Why does a needless IF clause increase the performance?

Question

I have a simple method:

public function validateStringByPrefix(string $string, $prefix)
{
    $valid = false;
    if (is_string($prefix)) {
        if (! empty($prefix) && strpos($string, $prefix) === 0) {
            $valid = true;
        }
    } elseif (is_array($prefix)) {
        foreach ($prefix as $partPrefix) {
            if (! empty($partPrefix) && strpos($string, $partPrefix) === 0) {
                $valid = true;
                break;
            }
        }
    }
    return $valid;
}

After I noticed, that the condition ! empty($prefix) is actually needless, I removed it. I expected a minimal performance increase or at least the same performance as before the change. But instead the performance got worse.

It can only have sense, if there are actually cases with an empty $prefix or $partPrefix. Since the empty(...) check will be very cheap.

But there are no such cases, I've checked this:

if(empty($prefix)) {
    die(__FILE__);
}

before: Webgrind (in percent), with if(! empty(...))

after: Webgrind (in percent), without if(! empty(...))

So what can explain such behavior? Why does a needless IF clause, that always fails, increase the performance?

---

UPDATE

Just took a look into the Webgrind reports in milliseconds:

before: Webgrind (in milliseconds), with if(! empty(...))

after: Webgrind (in milliseconds), without if(! empty(...))

So counted in milliseconds removing of the needless IF clause increases the performance... How can the result in percent differ from the result in milliseconds?

Answer 1

There is actually a perfectly logical reason why one function proves marginally faster than the other and it has nothing to do with the fact that you removed or added the empty() condition.

These differences are tiny that they have to be measured in microseconds, but there is in fact a difference. The difference is what order the functions are called in, or more specifically, where they're allocated in the PHP VM's heap.

The differences in performance you're experiencing here can actually vary from system to system. So there should be no expectation of identical results. However, there are some expectations based on a finite amount of system specs. From this we can actually reproduce consistent results to prove why there are just a few microseconds in difference between the two functions.

First take a look at this 3v4l where we define your function with and without the empty() condition as validateStringByPrefix1() and validateStringByPrefix2(), respectively. Here we call on validateStringByPrefix2(), first, which results in what appears to be a 40 microsecond execution time. Note, in both cases the function should return false, and empty($prefix) will never be true (just as you have done in your own test). In the second test with use of empty($prefix) it looks like the function actually performed faster at 11 microseconds.

Second, take a look at this 3v4l where we define the same exactly functions, but call on validateStringByPrefix1() first, and get the opposite results. Now it looks like without use of empty($prefix) the function runs slightly faster at 12 microseconds and the other runs slightly slower at 88 microseconds.

Remember that microtime() is not actually an accurate clock. It can fluctuate slightly within a few microseconds, but typically not enough to be an order of magnitude slower or faster on average. So, yes, there is a difference, but no it's not because of the use of empty() or the lack thereof.
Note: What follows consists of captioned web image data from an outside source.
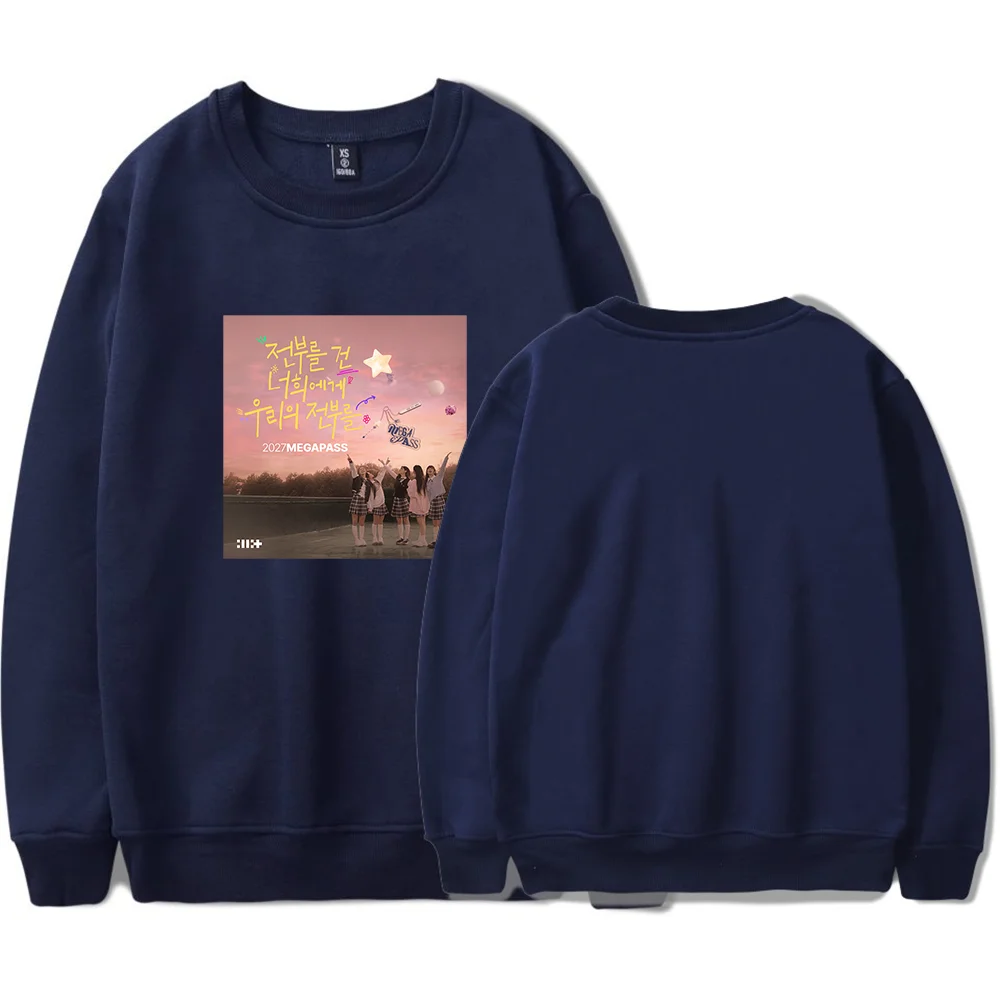 Illit 2027 Megapass Sweatshirt - Image 3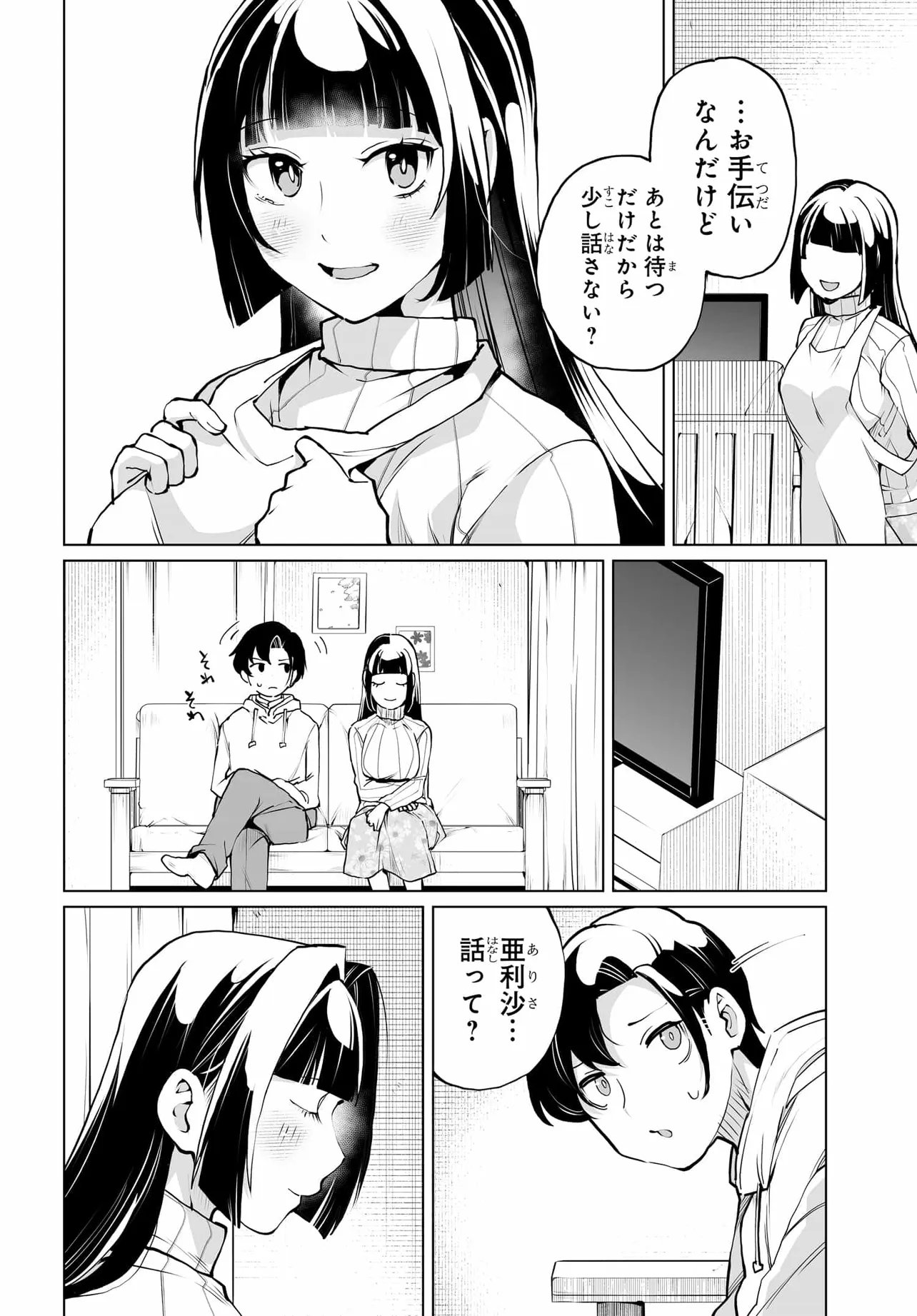 Otoko Girai na Bijin Shimai wo Namae mo Tsugezu ni Tasuketara Ittai Dounaru? Chap 29 - Next Chap 30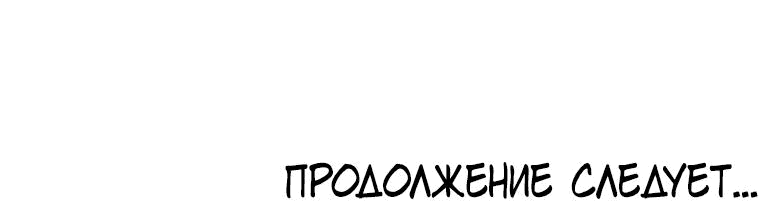Манга Одних поцелуев недостаточно - Глава 52 Страница 48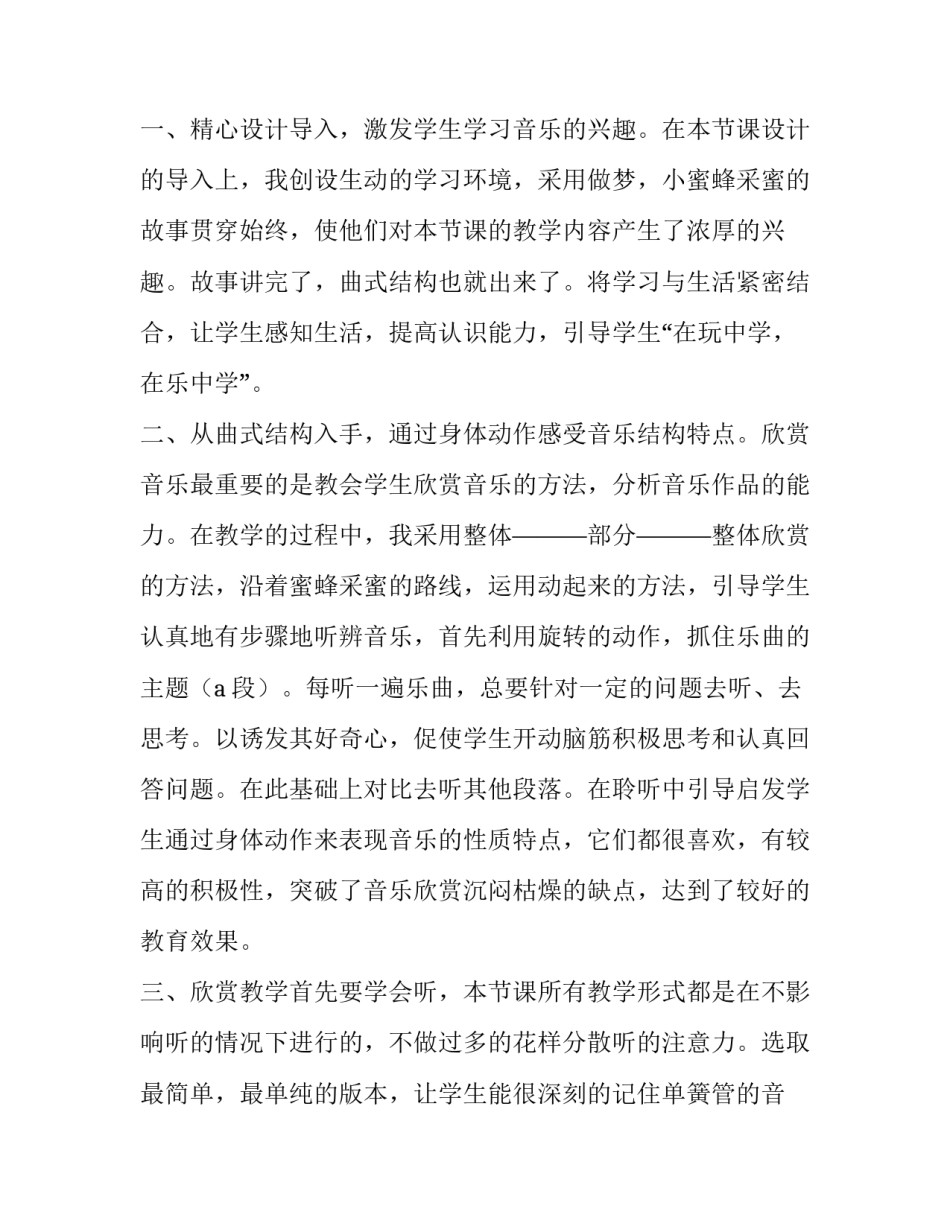最新大班音乐教学计划上学期(十二篇)_第3页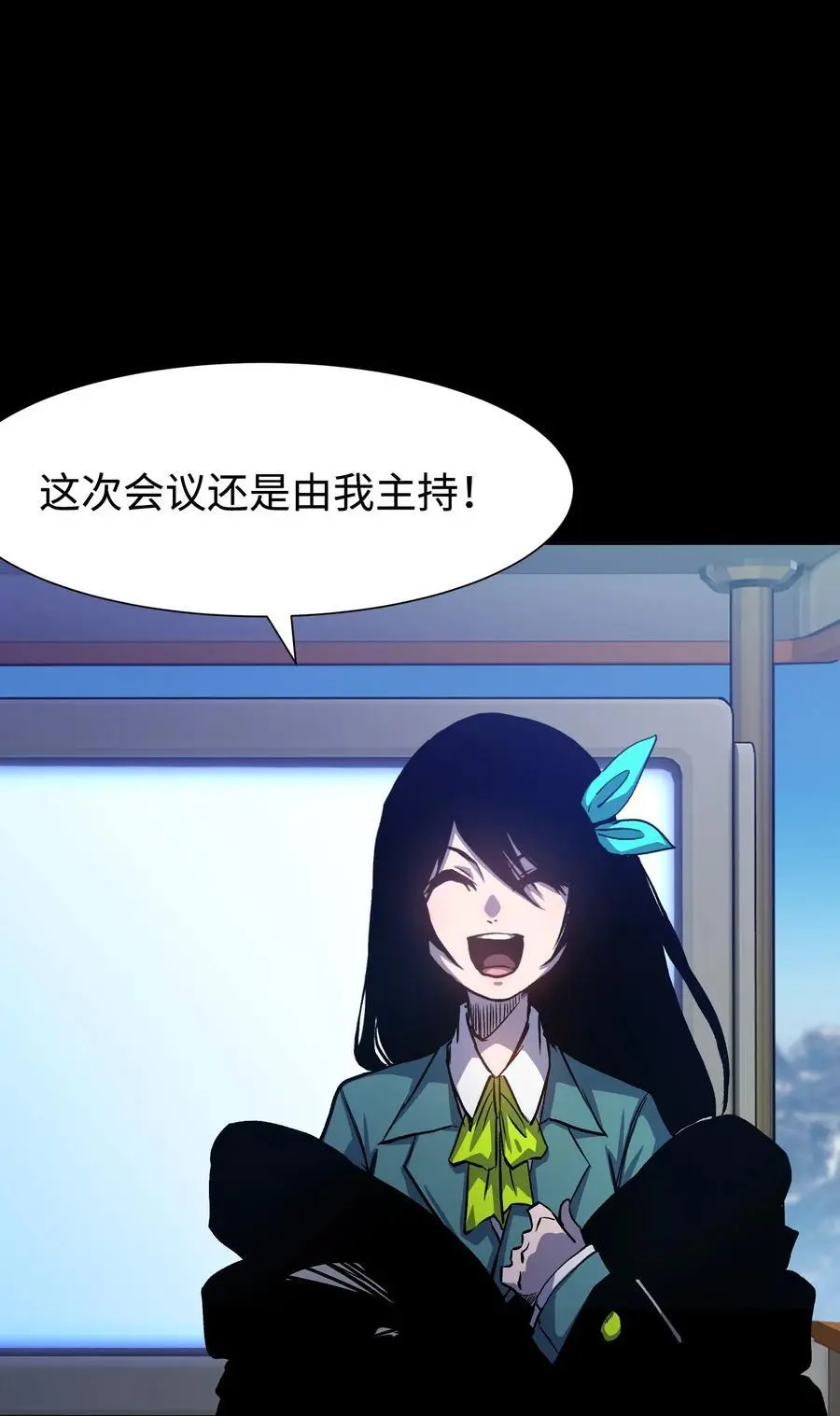 124 美好的一天 第48页
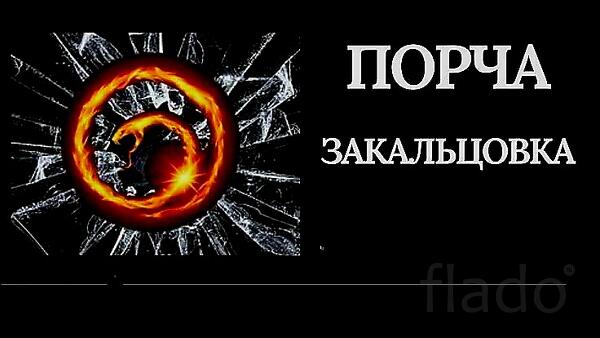 Казань. Чёрная Магия. Сильная Порча ( Закольцовка ) Обидчику. Русская
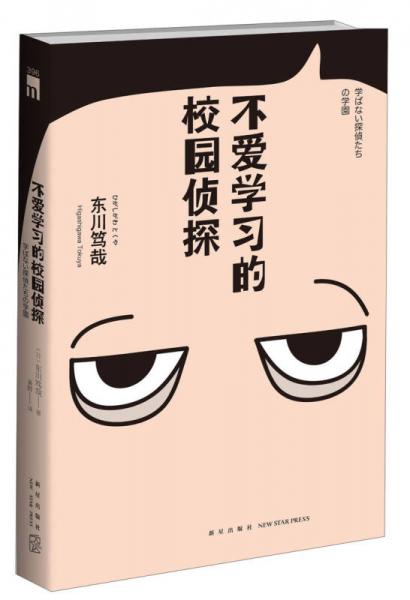 不爱学习的校园侦探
Instead this issue has a lot more to do with how a typical x86 architecture works and how your CPU and memory deal with cache. Function's defined in your code will typically be stored into memory by PHP, in the order that they are first executed (compilation step occurs here). The first function to get executed is going to be cached first. There are concepts of write-through cache, for example, with both write allocate and no write allocate that can effect this. The next function to be executed overwrites that cache, causing a very slight slow down in memory, which may or may not be consistent depending on factors I won't get into here.

However, despite all of these minute differences there really is no faster or slower result despite the use or removal of empty() in this code. These differences are just memory access and allocation trade offs every program suffers from.

This is why when you really really need to micro-optimize a program's code for the fastest possible execution, you typically go through the painstaking process of doing Profile-guided Optimization or PGO.

Optimization techniques based on analysis of the source code alone are based on general ideas as to possible improvements, often applied without much worry over whether or not the code section was going to be executed frequently though also recognising that code within looping statements is worth extra attention.

Answer 2

As pointed out in the comments, this changes and results are so small that are meaningless.

In 70k calls, you are getting just 171ms of difference, so this is probably result of some environment change, and not your code. If you run this benchmark 100 more times, the difference will change at every run (and can even increase), as response to changes in the environment.

As "environment" I mean the computer that is running the benckmark, the network where the data is passing, etc. The computer is running other processes than you code, so if another process eats some CPU, your code runs slowly than before, and so on.

To properly benchmark a code, you need to consider lots of thing more than just the code, and even the code can fool you by means of compiler, etc (e.g. take a look at this video. It's JS benchmark, but much of the information can be applied to other programming languages too).